+++ Text +++
AHEC Concludes A Successful Showcase Of Discovered In Singapore

From 16 to 22 May 2024, the Red Dot Design Museum played host to Discovered Singapore – a showcase of furniture designed by 10 emerging designers. The display was organised by the American Hardwood Export Council (AHEC).


All the pieces were created from American red oak, maple or cherry. 


Launch event

A launch event was held at the prestigious Red Dot Design Museum in Singapore. More than 80 prominent members from the design community, furniture manufacturers and retailers, timber distributors, as well as representatives from AHEC gathered to share knowledge and network.

The highlight of the session was a fireside chat with project mentor and legendary Singaporean Designer Nathan Yong and one of the participants chosen for the project, Singaporean designer Tan Wei Xiang. 

InDesign Editor, Janice Seow, facilitated a lively discussion around the challenges of designing for rapidly evolving consumer demands,  American hardwood as a material choice and sustainability of American hardwood.

“We are glad we were able to bring Discovered to Singapore. Design-focused Red Dot was an ideal partner for the display. This launch event gave us the opportunity to rekindle old connections and make new ones among established and emerging designers, design business leaders, specifiers, importers and media partners. Moving forward, the American Hardwood Export Council will continue to champion good design from sustainable American hardwood species.”

-John Chan, Regional Director Southeast Asia and Greater China, AHEC


Student tours

Over the course of the week, there were several groups of students that visited Discovered Singapore. Rod Wiles, AHEC Regional Director for MENA and Oceania, personally hosted a group of students from the National University of Singapore College of Design and Engineering and Singapore University of Technology and Design Faculty of Architecture and Sustainable Design.

Wiles gave the students insight into why American hardwoods are an environmentally responsible material choice for designers. The American forest has seen sustainably managed for generations and grows faster than it is being harvested. So efficient is the harvesting and processing in the US, that even when shipped from the US to any port in Southeast Asia, it arrives carbon negative. 

“We are heartened that so many different groups of students visited Discovered Singapore. I cannot over-emphasise the importance of influencing the next generation of designers. American hardwood continues to be a carbon store throughout the lifespan of the product for which it is used – we aim to encourage those choosing a career in architecture and design to think long term about their work. Good design, created from sustainable hardwood should outlive us all.
+++
▶ Prompt A
According to the article about the Discovered Singapore showcase, which woods were all the pieces made from?
▶ Prompt B
Carry on the article about the Discovered Singapore showcase from the point where it stops.
+++ Data records +++
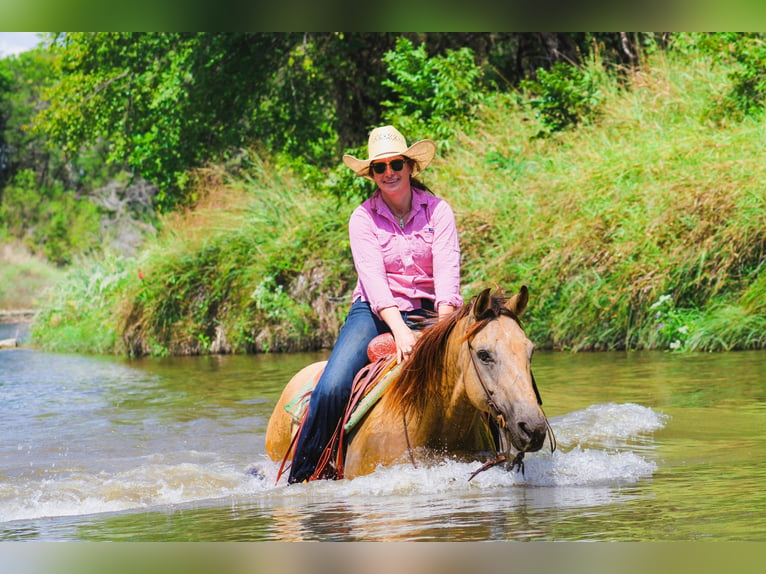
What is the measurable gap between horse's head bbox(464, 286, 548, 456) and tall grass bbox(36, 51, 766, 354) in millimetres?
7698

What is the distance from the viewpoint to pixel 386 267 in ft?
17.9

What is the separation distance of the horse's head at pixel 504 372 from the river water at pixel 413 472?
1.17 ft

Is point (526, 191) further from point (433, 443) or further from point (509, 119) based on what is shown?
point (433, 443)

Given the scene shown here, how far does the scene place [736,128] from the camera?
1331 centimetres

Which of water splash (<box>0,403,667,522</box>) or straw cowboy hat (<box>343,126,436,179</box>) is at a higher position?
straw cowboy hat (<box>343,126,436,179</box>)

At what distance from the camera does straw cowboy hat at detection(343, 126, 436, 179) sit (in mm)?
5449

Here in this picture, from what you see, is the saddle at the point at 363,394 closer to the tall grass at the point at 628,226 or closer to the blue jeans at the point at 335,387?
the blue jeans at the point at 335,387

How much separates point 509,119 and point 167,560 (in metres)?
14.6

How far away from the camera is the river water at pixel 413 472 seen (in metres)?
4.17

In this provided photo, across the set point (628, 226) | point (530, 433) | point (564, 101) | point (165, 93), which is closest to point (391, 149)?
point (530, 433)

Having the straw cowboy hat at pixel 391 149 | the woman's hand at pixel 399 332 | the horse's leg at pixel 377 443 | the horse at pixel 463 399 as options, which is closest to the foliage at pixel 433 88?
the straw cowboy hat at pixel 391 149

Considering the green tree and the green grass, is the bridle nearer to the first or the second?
the green tree

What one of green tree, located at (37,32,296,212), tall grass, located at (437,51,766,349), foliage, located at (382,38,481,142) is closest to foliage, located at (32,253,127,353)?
green tree, located at (37,32,296,212)

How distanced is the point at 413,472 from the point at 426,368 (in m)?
0.51
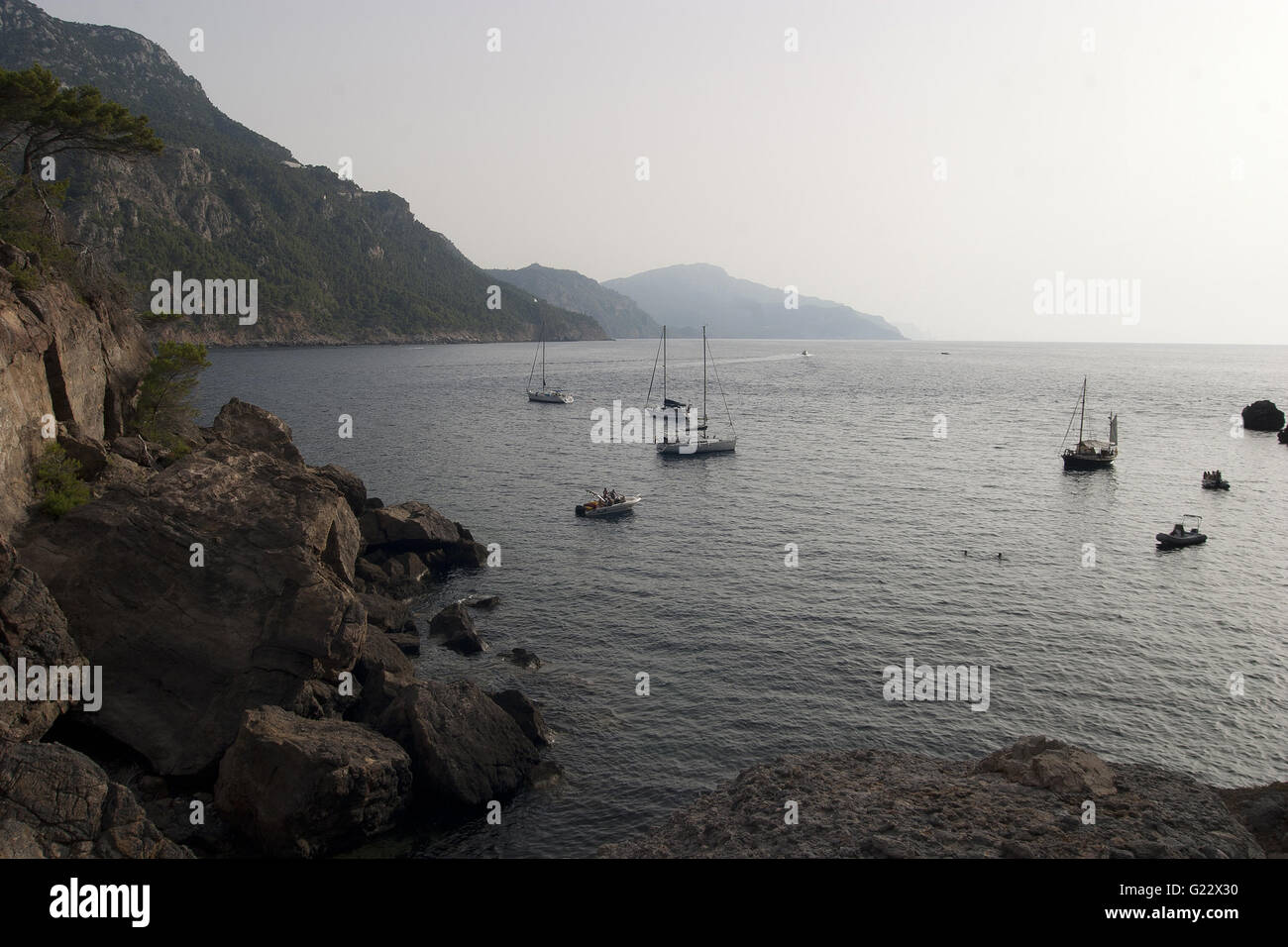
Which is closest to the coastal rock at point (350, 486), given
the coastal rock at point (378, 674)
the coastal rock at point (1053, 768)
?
the coastal rock at point (378, 674)

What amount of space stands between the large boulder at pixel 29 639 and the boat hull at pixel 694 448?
63.3 m

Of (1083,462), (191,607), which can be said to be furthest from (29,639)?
(1083,462)

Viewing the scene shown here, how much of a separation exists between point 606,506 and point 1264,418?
102538 mm

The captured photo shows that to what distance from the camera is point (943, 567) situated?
150ft

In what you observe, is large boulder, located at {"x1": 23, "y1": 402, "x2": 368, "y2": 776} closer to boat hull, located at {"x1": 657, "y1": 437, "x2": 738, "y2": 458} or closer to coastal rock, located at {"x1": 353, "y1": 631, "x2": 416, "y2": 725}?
coastal rock, located at {"x1": 353, "y1": 631, "x2": 416, "y2": 725}

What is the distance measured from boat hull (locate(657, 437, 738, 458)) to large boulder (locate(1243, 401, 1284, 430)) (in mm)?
78769

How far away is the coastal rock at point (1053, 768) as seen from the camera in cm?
2083

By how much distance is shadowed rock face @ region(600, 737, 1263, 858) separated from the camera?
1809cm

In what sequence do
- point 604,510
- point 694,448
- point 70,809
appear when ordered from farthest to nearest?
point 694,448
point 604,510
point 70,809

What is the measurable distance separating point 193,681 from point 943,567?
38438mm

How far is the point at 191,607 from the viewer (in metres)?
26.5

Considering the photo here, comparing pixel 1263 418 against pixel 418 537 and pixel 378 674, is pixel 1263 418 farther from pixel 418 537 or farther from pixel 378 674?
pixel 378 674

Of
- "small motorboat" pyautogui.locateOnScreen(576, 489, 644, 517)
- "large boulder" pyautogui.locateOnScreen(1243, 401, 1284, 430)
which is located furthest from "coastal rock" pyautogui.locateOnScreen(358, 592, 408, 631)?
"large boulder" pyautogui.locateOnScreen(1243, 401, 1284, 430)
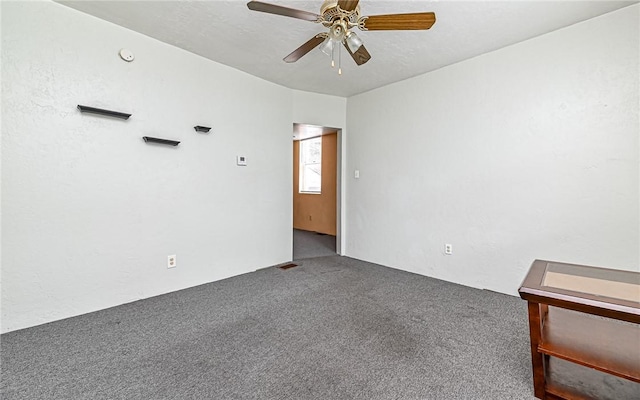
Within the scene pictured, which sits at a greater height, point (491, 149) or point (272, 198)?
point (491, 149)

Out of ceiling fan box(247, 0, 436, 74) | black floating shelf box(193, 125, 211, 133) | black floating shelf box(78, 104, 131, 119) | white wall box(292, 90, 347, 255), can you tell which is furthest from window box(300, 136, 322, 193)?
ceiling fan box(247, 0, 436, 74)

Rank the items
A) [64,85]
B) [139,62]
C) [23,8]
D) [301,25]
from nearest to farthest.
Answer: [23,8] < [64,85] < [301,25] < [139,62]

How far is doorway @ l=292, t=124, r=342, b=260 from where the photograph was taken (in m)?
5.77

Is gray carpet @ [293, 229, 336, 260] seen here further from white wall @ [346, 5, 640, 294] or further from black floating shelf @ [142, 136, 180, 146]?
black floating shelf @ [142, 136, 180, 146]

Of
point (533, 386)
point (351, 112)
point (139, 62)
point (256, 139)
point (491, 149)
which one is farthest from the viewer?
point (351, 112)

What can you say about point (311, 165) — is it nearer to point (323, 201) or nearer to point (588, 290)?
point (323, 201)

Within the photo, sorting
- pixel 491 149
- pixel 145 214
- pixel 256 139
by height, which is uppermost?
pixel 256 139

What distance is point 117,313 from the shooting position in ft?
7.73

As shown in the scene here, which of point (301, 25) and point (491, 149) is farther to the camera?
point (491, 149)

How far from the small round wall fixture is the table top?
11.4ft

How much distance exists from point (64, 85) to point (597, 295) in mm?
3779

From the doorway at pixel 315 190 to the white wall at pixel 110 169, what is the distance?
2.09 m

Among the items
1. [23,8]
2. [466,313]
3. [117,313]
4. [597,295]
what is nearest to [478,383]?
[597,295]

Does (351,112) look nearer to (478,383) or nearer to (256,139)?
(256,139)
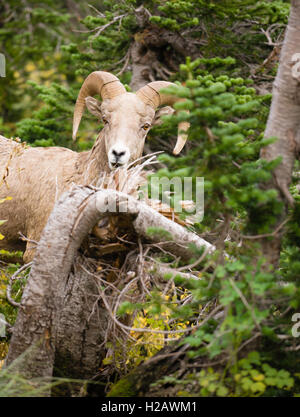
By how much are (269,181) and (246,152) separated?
0.26 metres

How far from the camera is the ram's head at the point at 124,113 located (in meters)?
5.84

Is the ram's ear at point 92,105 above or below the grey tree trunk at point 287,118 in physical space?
below

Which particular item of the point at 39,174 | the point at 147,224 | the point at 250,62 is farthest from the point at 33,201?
the point at 250,62

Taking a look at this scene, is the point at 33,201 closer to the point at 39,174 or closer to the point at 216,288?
the point at 39,174

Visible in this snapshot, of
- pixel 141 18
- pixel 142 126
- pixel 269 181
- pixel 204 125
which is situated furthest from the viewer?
pixel 141 18

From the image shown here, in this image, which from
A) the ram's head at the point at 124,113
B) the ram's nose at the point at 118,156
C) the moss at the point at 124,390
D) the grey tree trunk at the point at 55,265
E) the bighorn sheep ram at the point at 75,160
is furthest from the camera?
the bighorn sheep ram at the point at 75,160

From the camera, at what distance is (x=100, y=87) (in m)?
6.66

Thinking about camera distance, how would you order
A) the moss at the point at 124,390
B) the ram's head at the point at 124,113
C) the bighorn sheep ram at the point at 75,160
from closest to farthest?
the moss at the point at 124,390 → the ram's head at the point at 124,113 → the bighorn sheep ram at the point at 75,160

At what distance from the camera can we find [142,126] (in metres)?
6.30

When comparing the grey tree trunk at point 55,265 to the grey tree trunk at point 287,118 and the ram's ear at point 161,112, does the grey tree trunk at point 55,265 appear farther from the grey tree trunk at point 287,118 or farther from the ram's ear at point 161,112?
the ram's ear at point 161,112

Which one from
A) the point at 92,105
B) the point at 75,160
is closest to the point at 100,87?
the point at 92,105

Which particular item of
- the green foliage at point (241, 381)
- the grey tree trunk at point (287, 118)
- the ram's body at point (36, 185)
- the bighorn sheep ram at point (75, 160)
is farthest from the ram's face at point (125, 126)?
the green foliage at point (241, 381)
+++
▶ Expected answer A
American red oak, maple or cherry.

▶ Expected answer B
– Rod Wiles, Regional Director MENA and Oceania, AHEC


Designs and designers


Nong Chotipatoomwan - Thought Bubble

Bangkok, Thailand

Wood: American red oak

A nostalgia for travel and social interaction guided Chotipatoomwan’s creative thinking through her project. Physical transitions were replaced with changing states of mind, and the physical realm merged with the psychological realm through domestic space. The designer looked at furniture created for relaxation, and landed on a rocking motion, which became the basis for her chair, offering a mix of relaxation and repetitive movement to enhance mindfulness. She used red oak for the chair because she was fascinated by its grain. ‘It’s quite expressive and I was interested in its porous nature.’ 


Kodai Iwamoto - Pari Pari

Tokyo, Japan

Wood: American red oak 


For his project, Iwamoto researched traditional Japanese techniques, such as uzukuri (giving texture to wood by scrubbing) and chouna (chiselling the surface with an adze), and then started experimenting directly on the wood, peeling its layers to create a new veneer. Working with red oak, he peeled it by cutting the panel’s edge and removing the surface by hand, resulting in a jagged effect where the texture of the grain emerges. These imperfectly textured panels became the starting point for a design exploration that led him to a round table shape, using the subtle material as a base to create the effect of an ancient tree trunk.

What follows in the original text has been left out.